# Contents
* [Intro](#Intro)
* [Imports and config](#Imports-and-config)
* [Load data](#Load-data)
* [Add features](#Add-features)
* [Results](#Results)

## Intro

Earlier, I undersampled the medium set to 800+ samples to evaluate the performance of Random Interval Spectral Ensemble (RISE) from `sktime` and MiniROCKET from `tsai`. Despite sampling <1% of the dataset, both of these took longer to train than I expected. If I recall correctly, RISE took between 2 and 2.5 hours; MiniROCKET was much faster, but still not what I would have expected for a bunch of short audio clips. Moreover, the accuracy scores were only a couple of points higher than a dummy classifier.

I also tried Time Series Support Vector Classifier and Learning Shapelets from `tslearn`, but I kept getting out-of-memory errors.

I didn't include the notebooks I used for these intial probes since it became clear I would need to adjust my exploration approach to iterate faster. I considered using my Paperspace credits for access to more compute, dimensionality reduction techniques, and PySpark.

Perhaps one of the reasons training is so slow is that the main feature is an array of some 80,000+ elements. I might be able to iterate faster if I trained on the MFCCs instead.
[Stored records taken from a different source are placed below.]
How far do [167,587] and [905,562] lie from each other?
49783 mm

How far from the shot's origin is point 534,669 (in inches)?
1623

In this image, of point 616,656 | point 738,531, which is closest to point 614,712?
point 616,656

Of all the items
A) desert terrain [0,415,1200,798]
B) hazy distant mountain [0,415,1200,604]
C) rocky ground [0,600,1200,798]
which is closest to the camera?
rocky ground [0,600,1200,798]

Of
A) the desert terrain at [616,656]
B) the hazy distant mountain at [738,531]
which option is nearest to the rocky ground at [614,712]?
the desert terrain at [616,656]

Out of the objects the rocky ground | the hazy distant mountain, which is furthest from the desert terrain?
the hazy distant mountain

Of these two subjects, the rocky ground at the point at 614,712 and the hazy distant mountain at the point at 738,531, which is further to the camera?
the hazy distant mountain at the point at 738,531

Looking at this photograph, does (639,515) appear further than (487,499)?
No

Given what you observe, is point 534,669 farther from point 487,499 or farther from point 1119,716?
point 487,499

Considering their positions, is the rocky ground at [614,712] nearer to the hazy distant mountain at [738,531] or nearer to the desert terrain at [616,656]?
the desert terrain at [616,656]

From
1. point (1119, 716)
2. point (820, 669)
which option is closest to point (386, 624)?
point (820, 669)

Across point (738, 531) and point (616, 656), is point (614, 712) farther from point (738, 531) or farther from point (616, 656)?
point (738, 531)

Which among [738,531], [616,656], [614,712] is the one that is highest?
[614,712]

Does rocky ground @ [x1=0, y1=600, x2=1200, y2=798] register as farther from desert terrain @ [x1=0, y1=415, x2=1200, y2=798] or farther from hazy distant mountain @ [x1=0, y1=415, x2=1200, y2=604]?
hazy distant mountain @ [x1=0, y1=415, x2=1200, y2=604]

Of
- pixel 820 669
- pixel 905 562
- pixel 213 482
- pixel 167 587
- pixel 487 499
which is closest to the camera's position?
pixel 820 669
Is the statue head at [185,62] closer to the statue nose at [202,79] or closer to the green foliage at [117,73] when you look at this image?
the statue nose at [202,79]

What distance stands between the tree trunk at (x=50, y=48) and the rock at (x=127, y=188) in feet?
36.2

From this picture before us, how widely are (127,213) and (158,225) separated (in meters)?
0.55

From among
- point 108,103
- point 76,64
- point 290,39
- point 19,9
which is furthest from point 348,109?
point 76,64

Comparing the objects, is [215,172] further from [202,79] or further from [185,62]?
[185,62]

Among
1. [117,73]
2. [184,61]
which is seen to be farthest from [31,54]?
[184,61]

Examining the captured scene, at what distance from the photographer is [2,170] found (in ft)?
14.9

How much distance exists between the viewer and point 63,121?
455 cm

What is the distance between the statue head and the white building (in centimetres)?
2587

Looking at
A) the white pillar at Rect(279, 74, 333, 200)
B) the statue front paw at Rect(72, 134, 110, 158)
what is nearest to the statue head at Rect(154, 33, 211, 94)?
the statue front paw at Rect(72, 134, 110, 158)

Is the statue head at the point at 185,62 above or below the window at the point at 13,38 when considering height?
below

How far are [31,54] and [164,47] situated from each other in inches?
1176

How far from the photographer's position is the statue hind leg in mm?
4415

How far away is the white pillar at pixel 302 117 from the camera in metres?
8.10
Accordingly, I am extracting the MFCCs and the mel-and-decibel-scaled spectrograms before I try other models. (Some of the other techniques I'd like to try will use the spectrograms.)

For now, we are are only dealing with the short set to avoid memory issues the full dataset entails.

## Imports and config

In [1]:
# Core
import numpy as np
import pandas as pd
import librosa

# util
from gc import collect as gc_collect
from os import remove
from shutil import rmtree

In [2]:
# display outputs w/o print calls
from IPython.core.interactiveshell import InteractiveShell

InteractiveShell.ast_node_interactivity = "all"

In [3]:
# pyspark
import findspark

findspark.init()

from pyspark import SparkConf, SparkContext
from pyspark.sql import SparkSession
from pyspark.sql.functions import pandas_udf
from pyspark.sql.types import (
    ArrayType,
    ByteType,
    FloatType,
    StringType,
    StructField,
    StructType,
)

sc = SparkContext.getOrCreate(SparkConf().setMaster("local[*]"))
spark = SparkSession.builder.getOrCreate()

In [4]:
# Extensions
%load_ext lab_black
%load_ext nb_black
%load_ext autotime

In [5]:
SEED = 2021

# Location of padded data (as pickle)
PICKLED_DF_FOLDER = "../3.0-mic-pad_data_short"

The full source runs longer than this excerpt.